My Life Among the Apaches
My Life Among the Apaches by John C. Cremony
This book is an interesting counterpoint to the Apache accounts of their relations with whites in the SW US. In the 1850s Cremony served with Bartlett and his Mexican counterpart, Garcia y Conde, on the boundary commission surveying the line between the US and Mexico demarcated by the treaty of Guadalupe Hidalgo and was stationed at "the Coppermines": Santa Rita del Cobre, where he got to know the Mimbres (Bedonkohe) Apaches under Mangas Coloradas pretty well. He later fought with the California Volunteers at the landmark battle of Apache Pass, then was part of the military contingent that held the Navajos and Mescalero Apaches under pretty desperate conditions at Bosque Redondo (Fort Sumner), New Mexico, in the 1860s. Most of his knowledge of the Indeh came from the latter experience, where he really did live amongst them, learned their language (he compiled the first Apache-English vocabulary) and had extensive discussions with informants about their culture, history and viewpoints.
Cremony's overall assessment of the Apache can be summarized as follows: On the one hand, they were intractable raiders, thieves and liars who would never willingly submit to white civilization because they considered themselves inately superior to whites, as well as to all other peoples. He argued that in order for the Southwest to be habitable by whites, the Apache must be completely defeated militarily, then whatever remnant forced into a self-supporting agrarian lifestyle.
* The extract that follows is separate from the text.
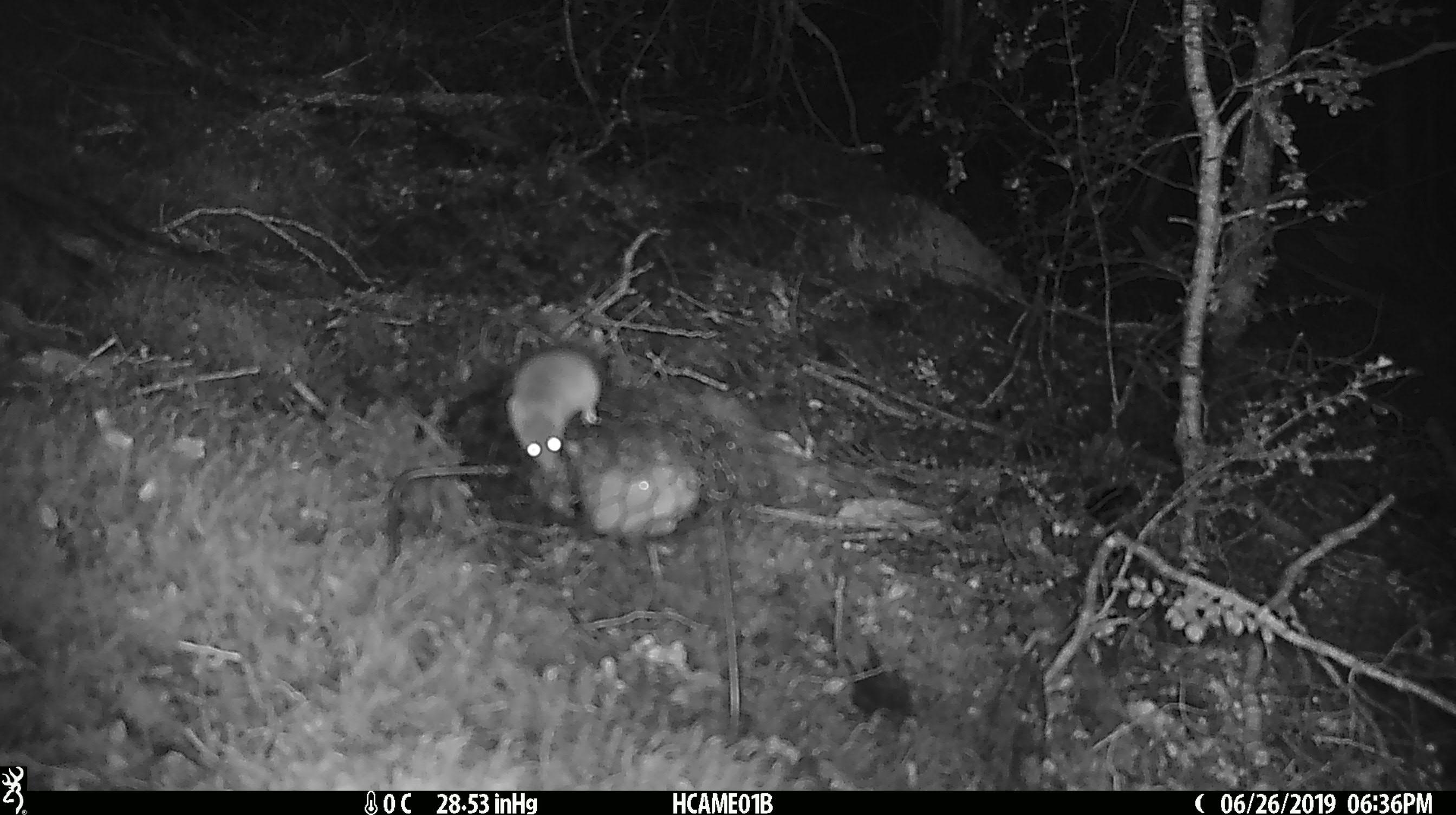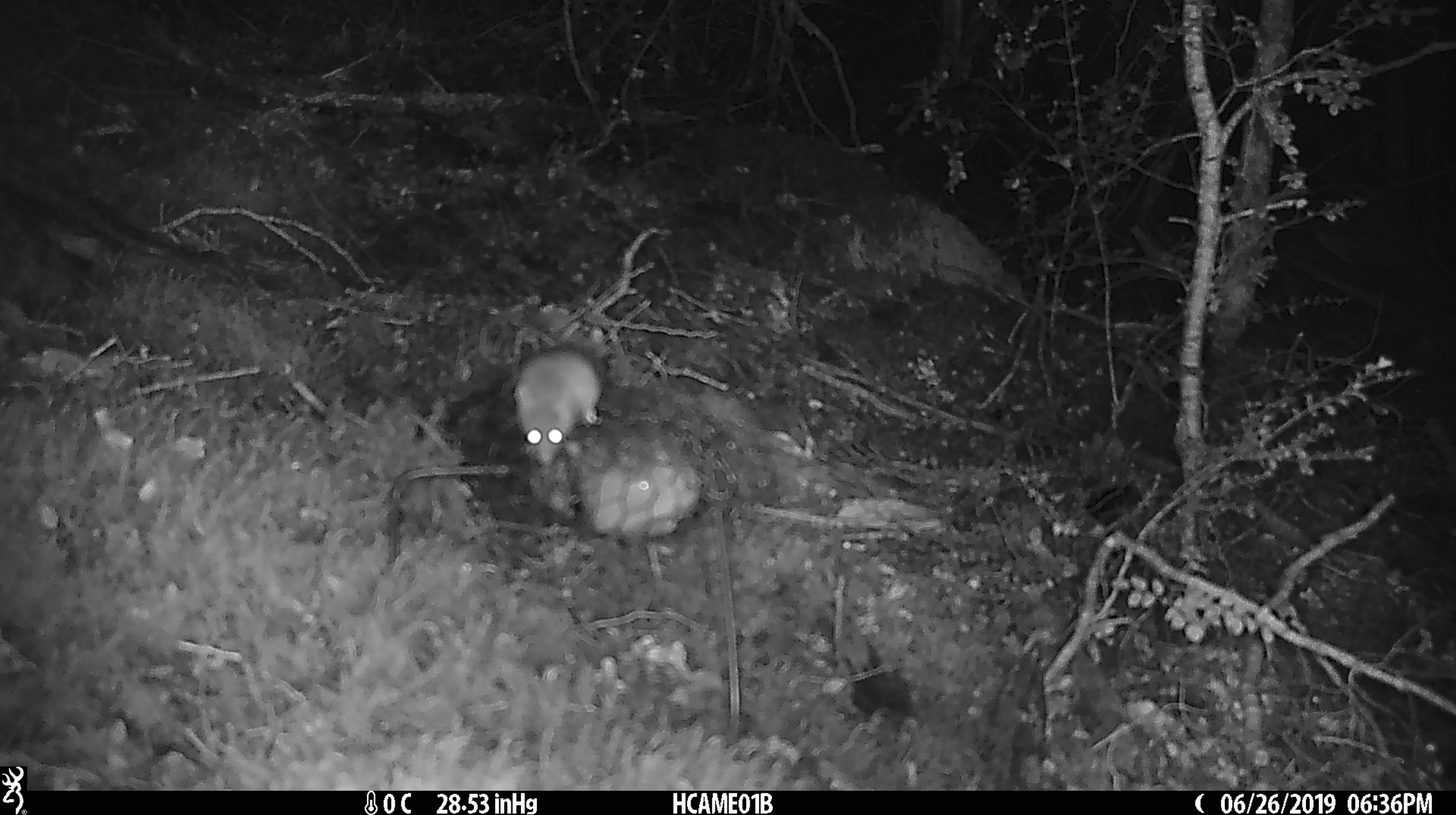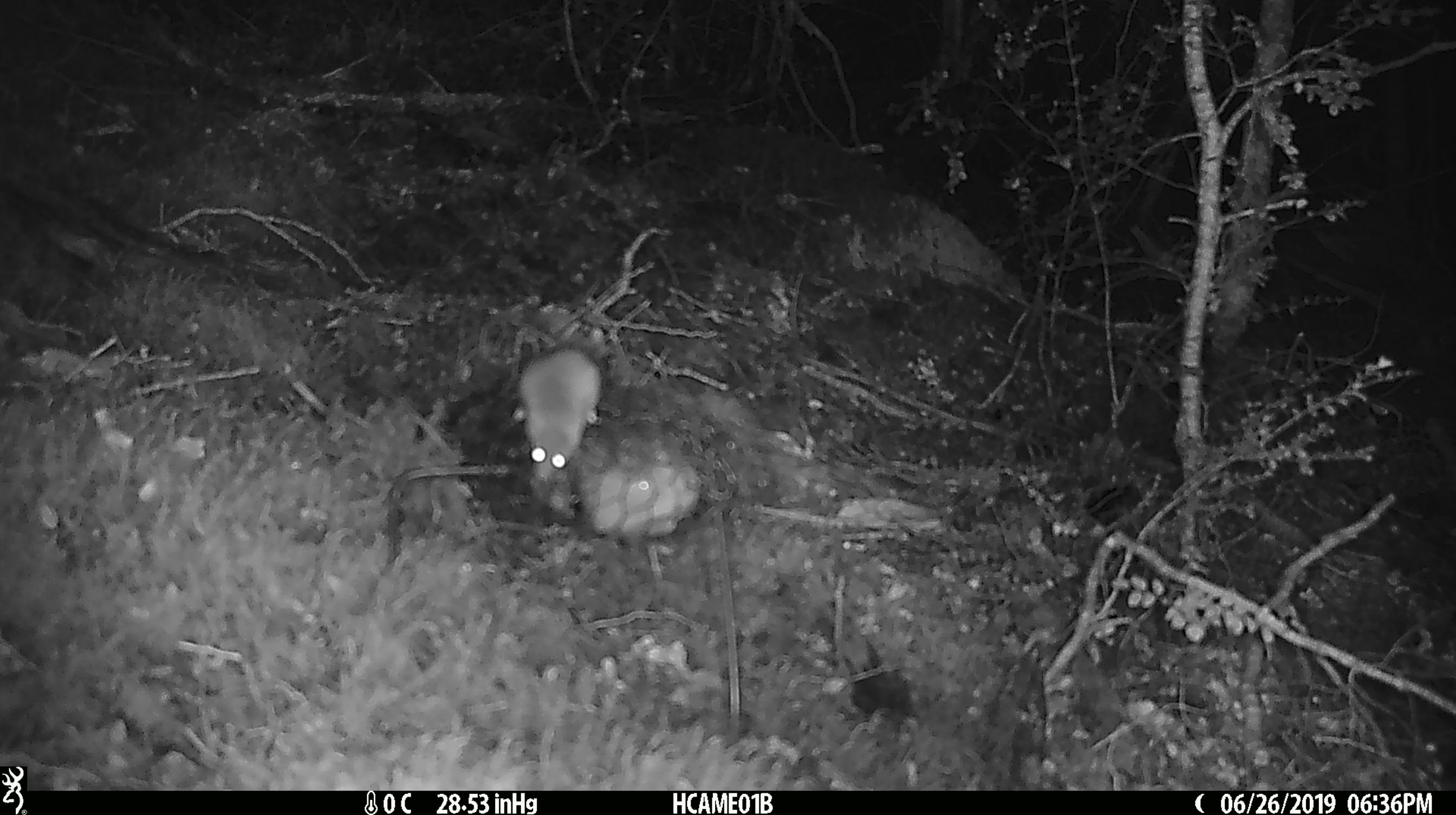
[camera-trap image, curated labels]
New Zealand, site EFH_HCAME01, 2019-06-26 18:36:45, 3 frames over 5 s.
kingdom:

On the other hand, he admired their incredible bravery, tenacity, toughness and endurance. He also freely admitted that their suspicion and distrust of whites was fully justified based on the double-dealing, lying, cheating and corruption entirely evident in the treatment they had received at white hands, especially in the case of civilian Indian agents and the Indian Ring that they were beholden to.
Overall, this is a good read. While I initially thought it to be just another chauvinistic and triumphalist 19th C Anglo screed on Native Americans, by the time I'd finished I had to give Cremony credit for a much more balanced view of the Apache...maybe as balanced as was possible given the place and time. This ranks up there with Gatewood's account in terms of valuable information on Apache culture during the thick of the Apache wars.